ALBANY, Ore. (AP) — A trial that could shape how Oregon harvests its forest trust lands is underway, with 14 counties and dozens of smaller taxing districts saying they want $1.4 billion because the state has failed to manage them for the “greatest permanent value” as required.

The trial began Thursday in Linn County Circuit Court and is expected to last three weeks, the Albany Democrat-Herald reported .

The breach-of-contract lawsuit has its origins in the Great Depression, when thousands of acres of timberlands were harvested by privately owned companies. The landowners abandoned the lands to the county after cutting the trees, figuring it wasn’t worth it to replant and then wait 40 to 60 years to harvest again.

But the counties didn’t want the properties, either, and couldn’t afford to reforest them. Working with the state, the counties turned the timberlands over to the Board of Forestry, with the understanding that the state would replant and share the income with the counties upon harvesting, managing for the “greatest permanent value.”

The counties sued nearly four years ago, claiming that the state breached that contract when it enacted new rules since 2001, when it adopted a plan that emphasizing the protection of wildlife, clean water and recreation. They say their share of revenues from the state’s six state forests, totaling more than 1,000 square miles, has fallen by $35 million per year.

“This lawsuit is all about economic development and jobs,” said David Yamamoto, a Tillamook County commissioner and chair of the Council of Forest Trust Land Counties. “This deal, this contract, was made many years ago, in the ’30s and ’40s, but unfortunately production from our forestlands is not what it could be.”

During opening statements before a 14-person jury Friday, state’s attorney Scott Kaplan said the contract between the state and counties has always included consideration of values other than economics, such as clean air, clear water, recreational opportunities, wildlife habitat and erosion control. He said the plaintiffs want to see the lands managed like an “industrial tree farm from the Cascades to the Pacific.”

━━━━━━━━━━

(What you need to do)
1 - In the article on the Oregon forest trust lands trial, how much money are the counties and taxing districts seeking?
2 - Reproduce the passage of the Oregon forest lawsuit article from "The counties sued" to "million per year.".
3 - Write the next few paragraphs of the Oregon forest lawsuit article, picking up after its last sentence.
The listing that follows was drawn from a separate source and has no connection to the Oregon forest lawsuit article.

(Supplied information)
━━━━━━━━━━

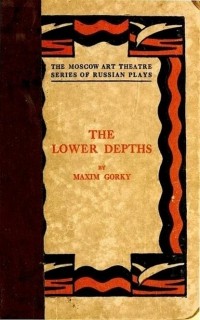 Maxim Gorky - The Lower Depths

━━━━━━━━━━

(Responses by item number)
1 - $1.4 billion.

2 -
The counties sued nearly four years ago, claiming that the state breached that contract when it enacted new rules since 2001, when it adopted a plan that emphasizing the protection of wildlife, clean water and recreation. They say their share of revenues from the state’s six state forests, totaling more than 1,000 square miles, has fallen by $35 million per year.

3 -
He said the term “greatest permanent value” refers to the value for the entire state, not just the forest trust counties.

“State forest lands are not an ATM for the counties,” Kaplan said.

According to Kaplan, the counties have actually seen their annual incomes from state timber harvest increase since 1998, totaling $86 million in 2019. He said that last year, some 67,000 loads of logs came off state lands. Laid end-to-end, that train of logs would reach from Albany to Salt Lake City, Utah, Kaplan said.

State forest payments to counties were about $10 million in 1987 and $28 million in 1998, Kaplan said.

Most of the forest lands in Oregon — about 30% — are owned by the federal government, he said, while the state owns less than 3%.

In his opening statement, lawyer John DiLorenzo, representing the counties, said the case isn’t about changing the way the state manages the forests, but about the state’s broken promise to the counties.

“This case is based on common sense and a sense of fairness,” he said. “For the deal to be amended, it has to be agreed upon by both parties.”

The first witness called by the counties, Paul Levesque, a historian of the timber trust lands, testified Friday that production and sale of the timber was understood to be paramount when the deal was made.

“It was always clearly a business enterprise,” he said.

However the jury decides, the case is likely to be appealed.